> **WHAT YOU HAVE TO DO**:
The listing below should be printed exactly, every line of it. Skip the pictures.

(PROVIDED ENTRIES Opens)

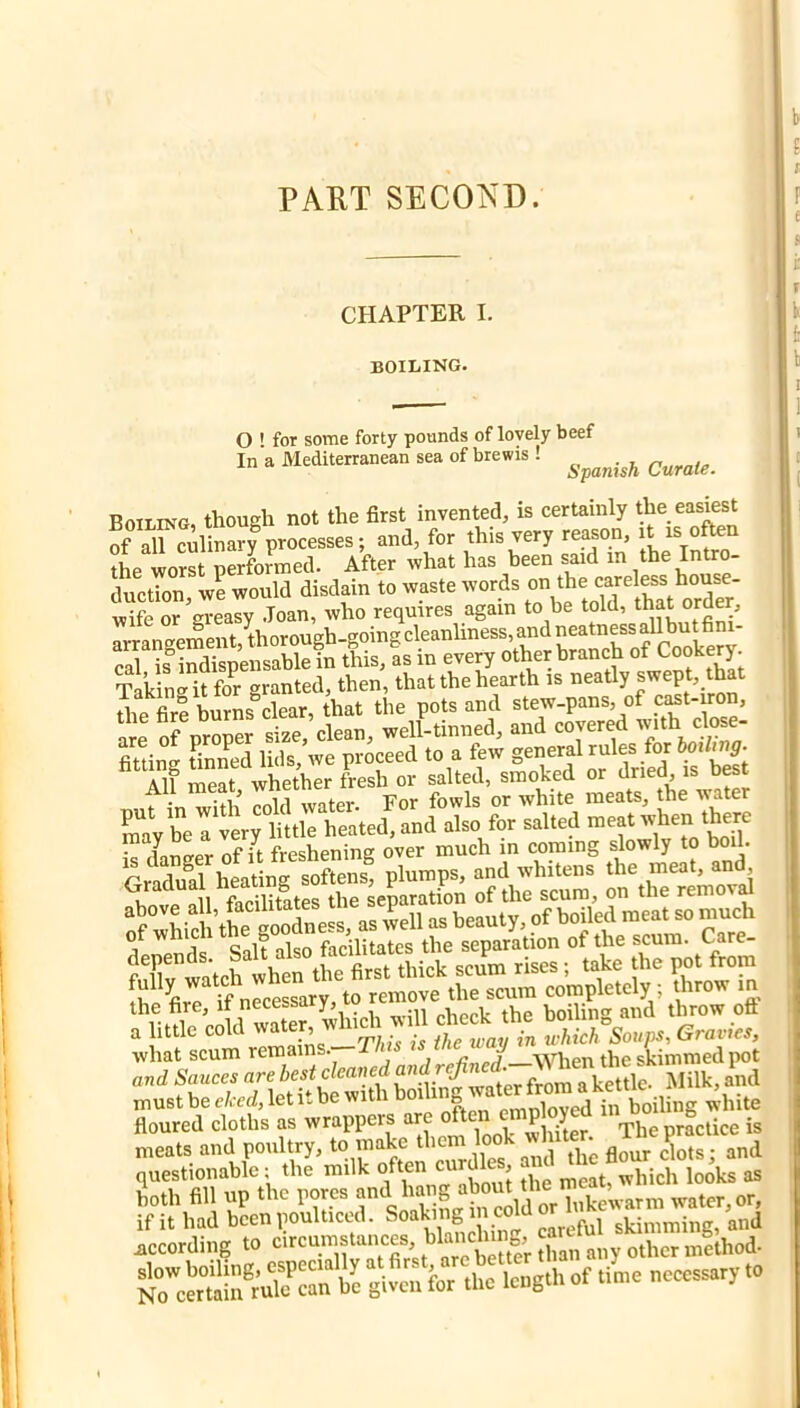 PART SECOKD. CHAPTER I. boiling. O ' for some forty pounds of lovely beef In a Mediterranean sea of brewis ! Boiling, though not the first invented, is certainly the easiest TaTculinary processes; and, for this very reason, it is oft«i the worst performed. After what has been said in the Intro- duction, we would disdain to waste words wife or greasy .Joan, who requires again to be told, that order, arrangement,thorough.goingcleanliness,and^ cal is indispensable in this, as in every other brancti ot t^ooi^fry. Taking it for granted, then, that the hearth is neatly swept, that tlip fire burns^clear, that the pots and stew-pans, of c^t-iron, 111 of proper s£,’clean, well-tinned, and covered with cfose- fittinff tinned lids, we proceed to a few general rules for boiltng. AU meat whether fresh or salted, smoked or dried, is bes nut in with cold water. For fowls or white meats, the water may be a very little heated, and also for salted meat ^ ™ /nncrpr of it freshening over much in coming slowly to boil. Wc all the separation of the scum, on the removd o?„hid.’fc sooZk a, well as beauty, of boiled meat so u.u* the fire, if necessary, .Uppi. the boilin'^ and throw oft 0 little cold wateiy WM. wdl check the what scum remains. When the skimmed pot and Sauces are best cleaned and must be eked, let it be with ^hite floured cloths as wrappers are ^]hmr The practice is meats and poultry, to make clots; and questionable; the milk ^ „,eat, which looks as both fill up the pores f lukewarm water, or, if it had been poulticed. Soaking i coiu or according to NreSu. WSu ^ the lc„s.h of tio,e necessary to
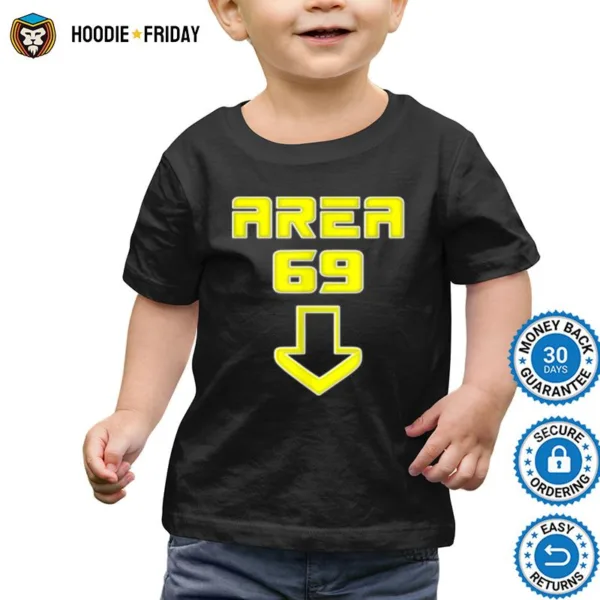 Area 69 Futuristic Meme And Humor Shirts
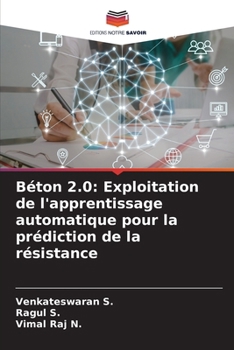 Béton 2.0: Exploitation de l'apprentissage automatique pour la prédiction de la résistance (French Edition)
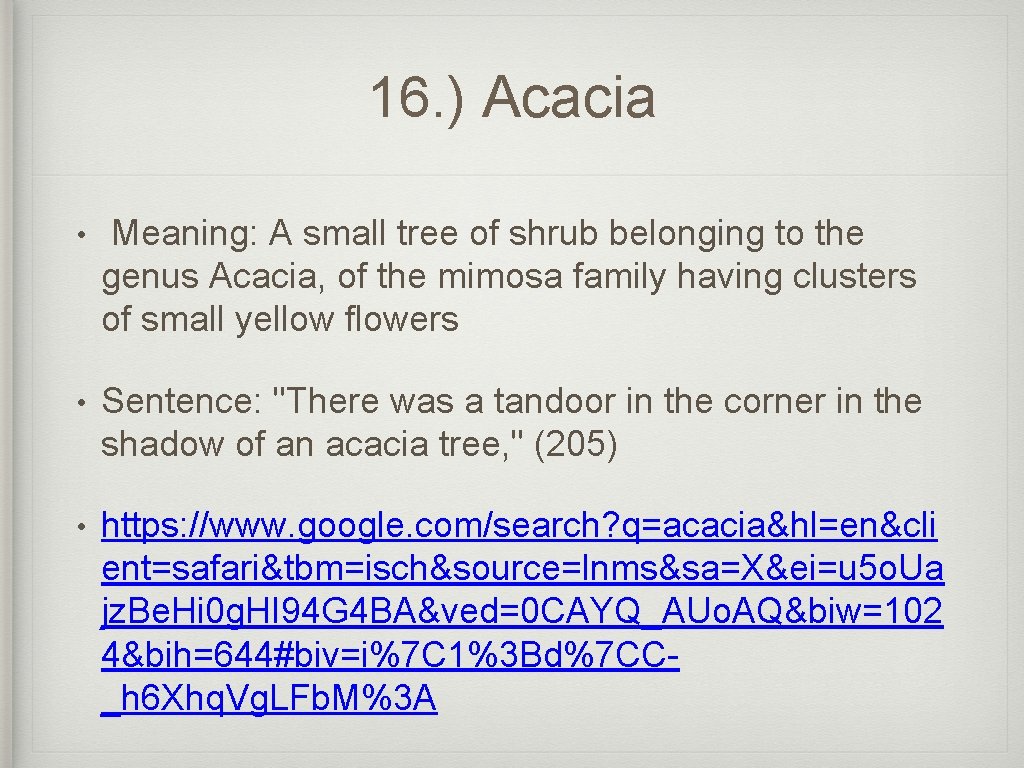 16. ) Acacia • Meaning: A small tree of shrub belonging to the genus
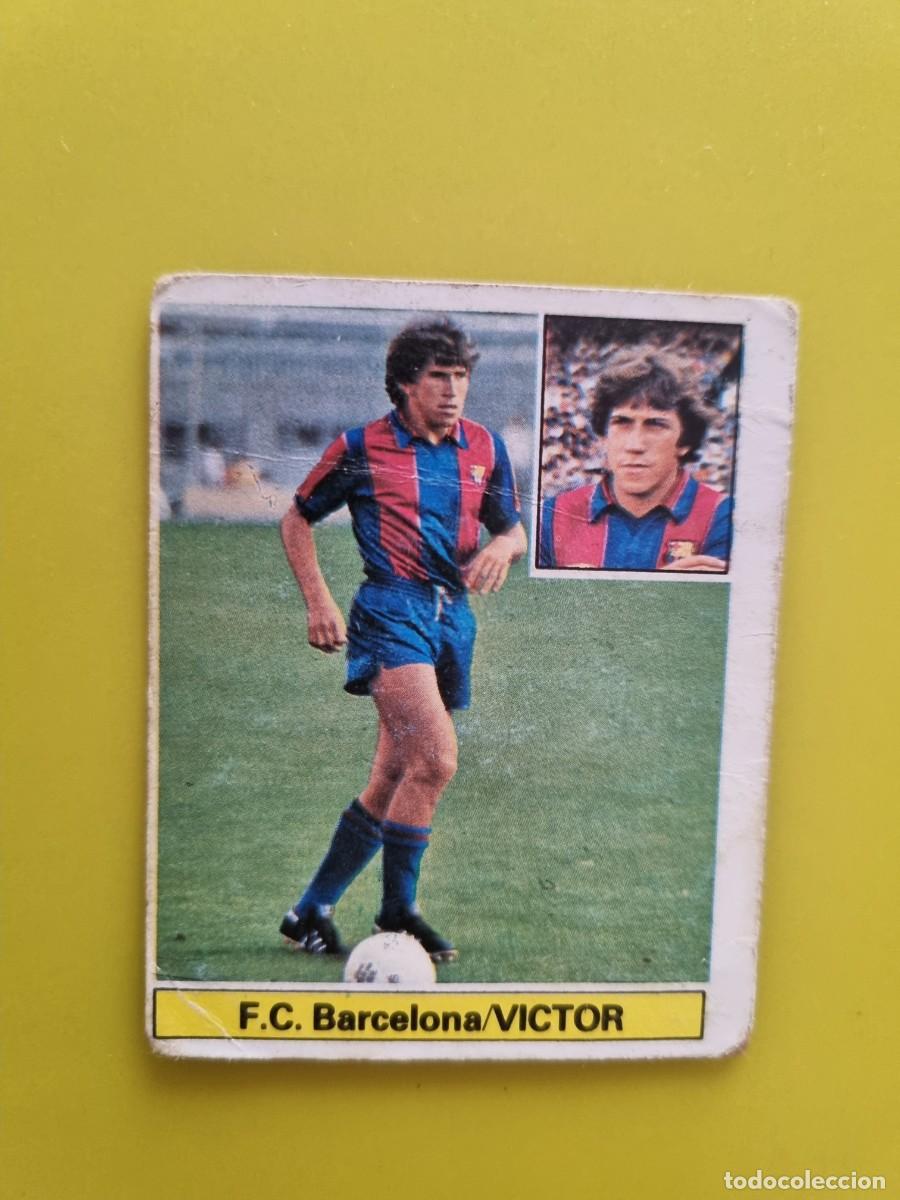 Fu&szlig;ball-Sticker: CROMO LIGA ESTE 81 82 1981 1982 DESPEGADO VICTOR FICHAJE N&ordm;1 FC BARCELONA AR1026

(PROVIDED ENTRIES Closes)

> **YOUR SOLUTION**:
 PART SECOKD. CHAPTER I. boiling. O ' for some forty pounds of lovely beef In a Mediterranean sea of brewis ! Boiling, though not the first invented, is certainly the easiest TaTculinary processes; and, for this very reason, it is oft«i the worst performed. After what has been said in the Intro- duction, we would disdain to waste words wife or greasy .Joan, who requires again to be told, that order, arrangement,thorough.goingcleanliness,and^ cal is indispensable in this, as in every other brancti ot t^ooi^fry. Taking it for granted, then, that the hearth is neatly swept, that tlip fire burns^clear, that the pots and stew-pans, of c^t-iron, 111 of proper s£,’clean, well-tinned, and covered with cfose- fittinff tinned lids, we proceed to a few general rules for boiltng. AU meat whether fresh or salted, smoked or dried, is bes nut in with cold water. For fowls or white meats, the water may be a very little heated, and also for salted meat ^ ™ /nncrpr of it freshening over much in coming slowly to boil. Wc all the separation of the scum, on the removd o?„hid.’fc sooZk a, well as beauty, of boiled meat so u.u* the fire, if necessary, .Uppi. the boilin'^ and throw oft 0 little cold wateiy WM. wdl check the what scum remains. When the skimmed pot and Sauces are best cleaned and must be eked, let it be with ^hite floured cloths as wrappers are ^]hmr The practice is meats and poultry, to make clots; and questionable; the milk ^ „,eat, which looks as both fill up the pores f lukewarm water, or, if it had been poulticed. Soaking i coiu or according to NreSu. WSu ^ the lc„s.h of tio,e necessary to
 Area 69 Futuristic Meme And Humor Shirts
 Béton 2.0: Exploitation de l'apprentissage automatique pour la prédiction de la résistance (French Edition)
 16. ) Acacia • Meaning: A small tree of shrub belonging to the genus
 Fu&szlig;ball-Sticker: CROMO LIGA ESTE 81 82 1981 1982 DESPEGADO VICTOR FICHAJE N&ordm;1 FC BARCELONA AR1026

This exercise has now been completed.